In Palestinian literature, memory is employed as a method of recreating the life-world of Palestinians living in different conditions after the Nakba. Ghassan Kanafani’s Returning to Haifa (1969) is a short story which narrates the return of a couple to their house in Haifa from which they were forcefully evicted in 1948. As Said and Saffiya drive back through familiar roads, Said suffers through an avalanche of memories as “memory did not return to him little by little. Instead, it rained down inside his head the way a stone wall collapses.”
In the chaos that erupted because of the explosions in Haifa intended to make Palestinians flee, Said and Saffiya forgot their infant at their house, and the minute they remembered, it was too late to turn back. Twenty years later, they visit their old house, hoping to find a trace of their son Khaldun. Instead they meet Miriam, who had escaped Auschwitz, moved into their house and raised their son as Dov who identified himself as an Israeli. It is difficult for readers to reconcile how individuals having known the debasement of human life in the Holocaust camps could turn away from the Palestinians who now had to live in refugee camps under similarly brutal conditions and not consider their political responsibility towards the same. The Nakba for Said and Saffiya is not just the event of 1948, but a loss that has the potential to extend itself into the future because of the vast gulf that now separates two sets of displaced people, obfuscating any seeming compromise possible for the two.
Emile Habiby’s The Secret Life of Saeed: The Pessoptimist (1974) is an autobiographical novel constructed in an epistolary form set in embedded narratives. Saeed recalls having lived as an Arab-Israeli (Palestinians living inside Israel) within the borders of Israel where the only means of ensuring his safety was to pass information to the Knesset. He humorously recounts that, “During the fighting in 1948 they waylaid us and opened fire, shooting my father, may he rest in peace. I escaped because a stray donkey came into the line of fire and they shot it, so it died in place of me. My subsequent life in Israel, then, was really a gift from that unfortunate beast. What value then, honored sir, should we assign to this life of mine?”

* WHAT TO WORK ON:
**a.** Which distinct four-digit years does the passage on Palestinian literature mention? List each one once.
**b.** Carry the passage on Palestinian literature forward, picking up after its final sentence.
The data that follows is drawn from a separate source.

* DATA PROVIDED:
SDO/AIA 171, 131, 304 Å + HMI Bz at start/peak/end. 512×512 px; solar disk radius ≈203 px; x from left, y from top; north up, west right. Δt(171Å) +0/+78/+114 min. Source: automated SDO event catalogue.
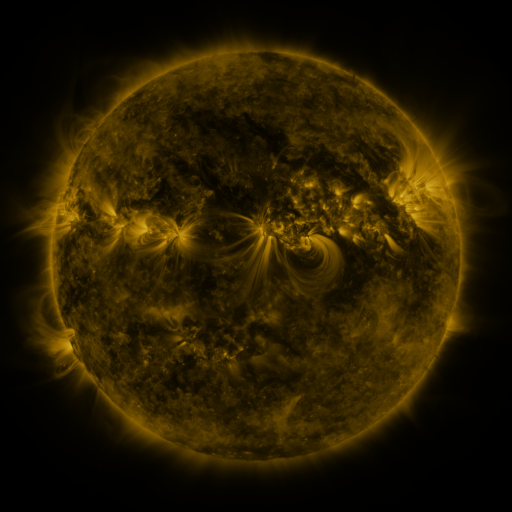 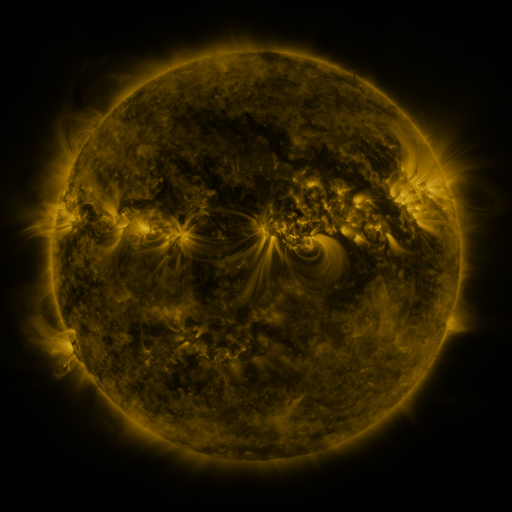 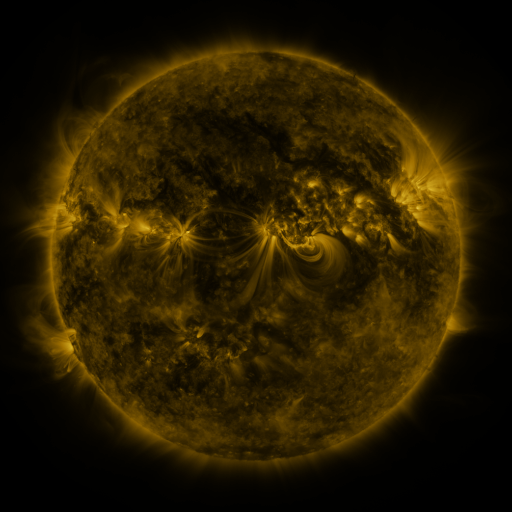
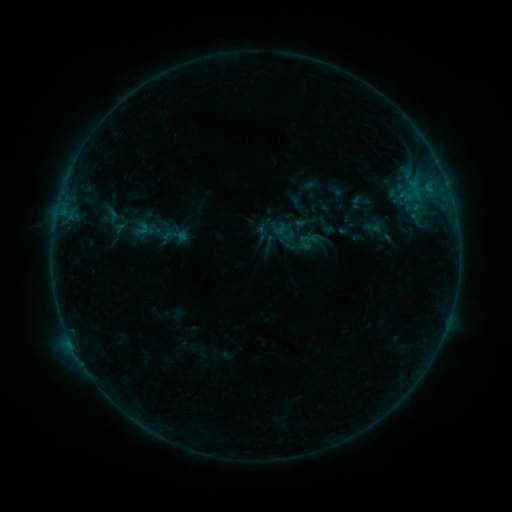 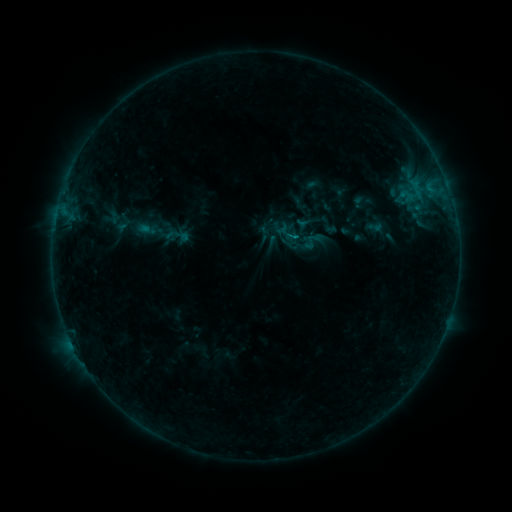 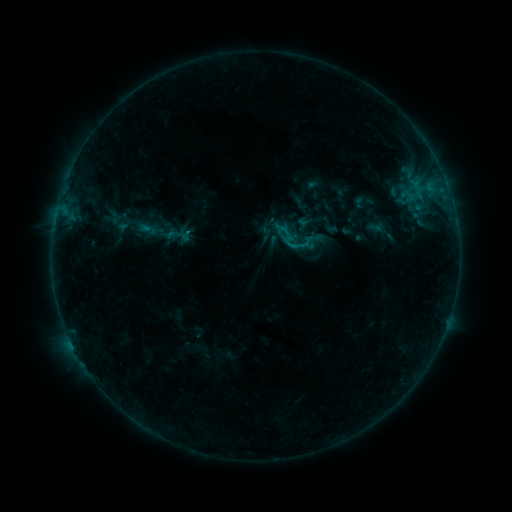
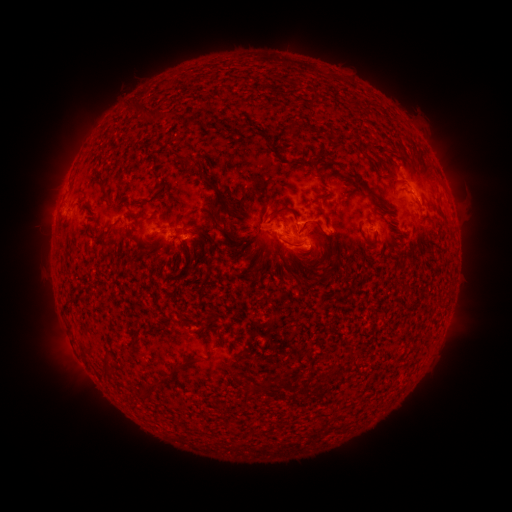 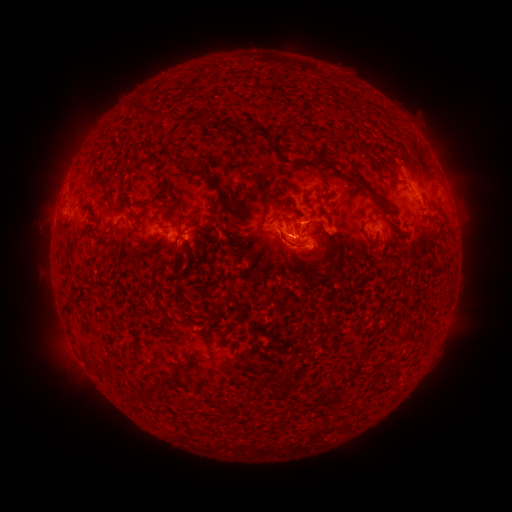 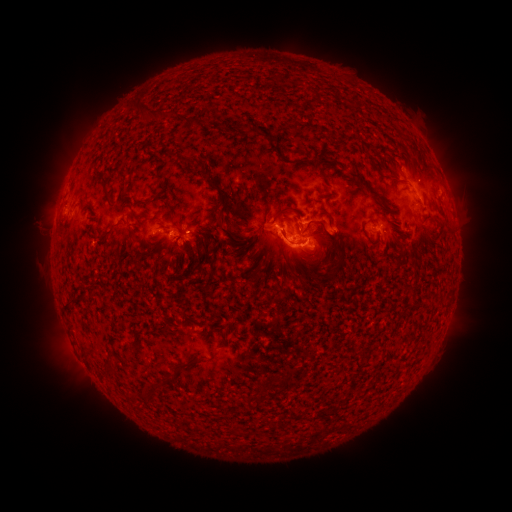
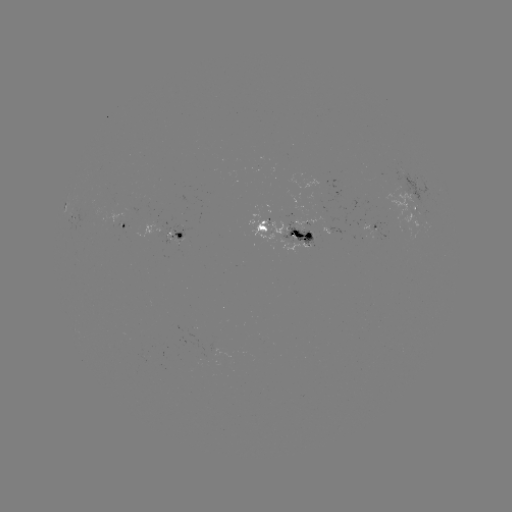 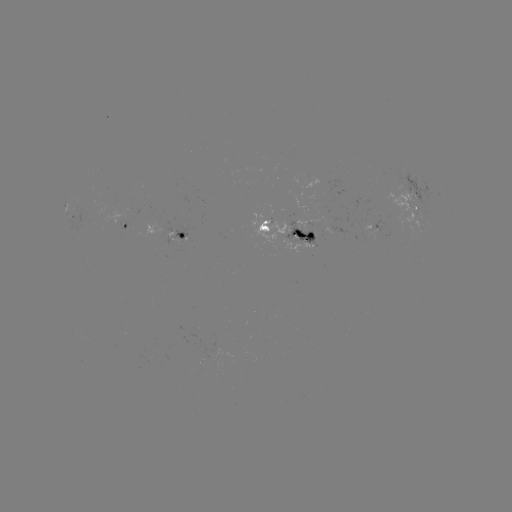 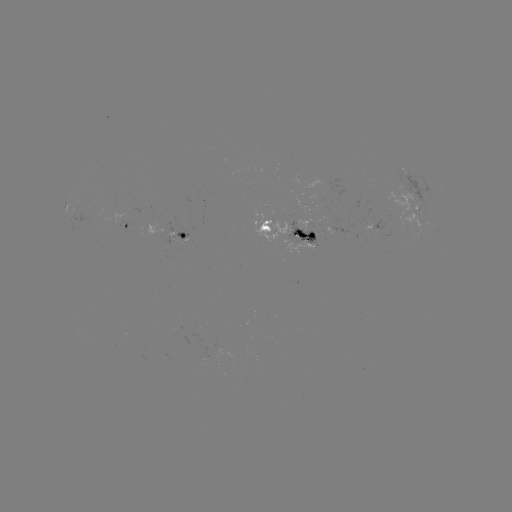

* FINAL ANSWERS:
**a.** 1969, 1948, 1974

**b.**
This tragicomic character says he comes from a lineage of pessoptimism. He has been able to survive the Nakba and everything that followed only because of this attitude where one acknowledges the ill twists of fate but is grateful that things are not worse than they already are. While it seems to be an adaptation of ‘sumud’ or the steadfastness Palestinians display in the face of Israeli aggression, Saeed also shows the difficulty faced by Palestinians in preserving a sense of community when even daily sustenance for the individual in the face of Israeli oppression is a gigantic task. Palestinian memory of the Nakba serves as a counter-hegemonic narrative to Israel’s dominant nationalist narrative.
In her memoir In Search of Fatima (2002), Ghada Karmi narrates how her family went into exile in London before the Nakba of 1948. In exile, “No one spoke about the circumstances which had prompted our departure from our home, or explained the history or politics of it,” and she says that this played directly into her loss of memory about Palestine. Meanwhile, “Palestinian parents (in refugee camps) told their children every detail of the villages and towns they had come from, showed them they keys to the houses they had to abandon, recounted stories of their past lives, such that in years to come these children knew Palestine as if they themselves had lived there”.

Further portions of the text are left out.